Median House Price Appreciation since 1990
Appreciation trend lines are largely similar across the Bay Area, but some counties have outperformed others. Solano is still well below its previous peak price ten years ago, and Sonoma and Napa are just now coming back up to their previous highs. Most of the other counties have exceeded their 2006-2007 peaks, sometimes by very wide margins. As will be explored further below, proximity to the heart of the high-tech boom has been one of the major factors in recent appreciation rates. Still, it is worth noting that in the past year and a half, appreciation rates in less expensive towns and neighborhoods have typically been higher than in more expensive areas, an indication of the sometimes desperate search for affordable housing - however that might be defined within the context of any given market.
SF has had the highest compound annual appreciation rate since 1996: It is the epicenter of the Bay Area high-tech, bio-tech and fin-tech economic miracle. But Oakland soars above all other markets in appreciation since 2011, because of a combination of factors: It is the closest affordable alternative to much higher SF prices; it is a lively, multi-cultural urban area appealing to high-tech workers; and its housing prices dropped an astounding 60% after the 2008 crash, which set them up to fly upward once the heavy anchor of distressed property sales was removed.
High-tech employment in SF & San Mateo Counties illustrates broader trends in hiring: massive growth and some recent cooling.
Unemployment rates are bumping against historic lows.
Bay Area Housing Affordability
Housing affordability percentages are approaching historic lows in some counties, a huge Bay Area political, economic and social issue. If interest rates start to go up considerably, the picture will worsen, but so far they have remained quite low.
Bay Area Luxury Home Markets
Santa Clara is by far the biggest luxury home market in the Bay Area by the number of homes selling for $2 million+, but then its overall market is also the largest, more than 2½ times larger than that of San Francisco. Average dollar per square foot values for luxury house sales are surprisingly similar across Santa Clara, San Mateo and San Francisco, with Marin County just a notch lower. Moving further out, one gets considerably more luxury house for the money.
Generally speaking, SF luxury condos and co-ops command the highest dollar per square foot values in the Bay Area: Think fabulous units on high floors of prestige, ultra-amenity buildings with absolutely staggering views.

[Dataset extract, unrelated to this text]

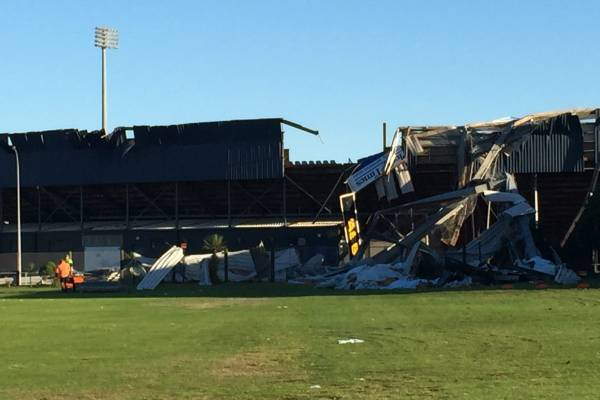 The storm had ripped the roofing off about three of Bay Park stadium's bays, flinging it across the field and out into ...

Calculating luxury markets by the top 10% of sales, the thresholds for the luxury designation vary widely: For example, in Sonoma, the threshold is about $1,125,000 for houses, while in San Francisco, it is about $3 million.
Overbidding
Average Days on Market
Bay Area Market Sizes
Bay Area Rents
Rents are even more sensitive to hiring trends than home prices.
S&P Case-Shiller Home Price Index for the San Francisco Bay Area
Case-Shiller charts are complicated, which is why we have put them at the end of the report, but they do give perspectives on home price appreciation by price segment. The different price tiers had bubbles, crashes and recoveries of very different magnitudes, with the low-price tier having an extravagantly enormous subprime bubble and a disastrous crash, while more costly home tiers having lesser bubbles and crashes. The end result now is that all three tiers are relatively close in their current prices as compared to 2000 values, but are in very different circumstances when compared to their 2006-2007 bubble peaks. Around the Bay Area, generally speaking, San Francisco, San Mateo, Marin, Santa Clara and Diablo Valley-Lamorinda have high-price tier markets with smaller mid-price segments; Alameda, Sonoma, Napa, Solano and non-central Contra Costa have mixes of low-price and mid-price markets (though there are, of course, pockets of high-price homes as well).
All C-S data points refer to a January 2000 home price of 100. Thus a reading of 250 signifies a price 150% higher than in January 2000.
More affordable homes have been appreciating much more quickly in the past 15 months than more expensive price segments.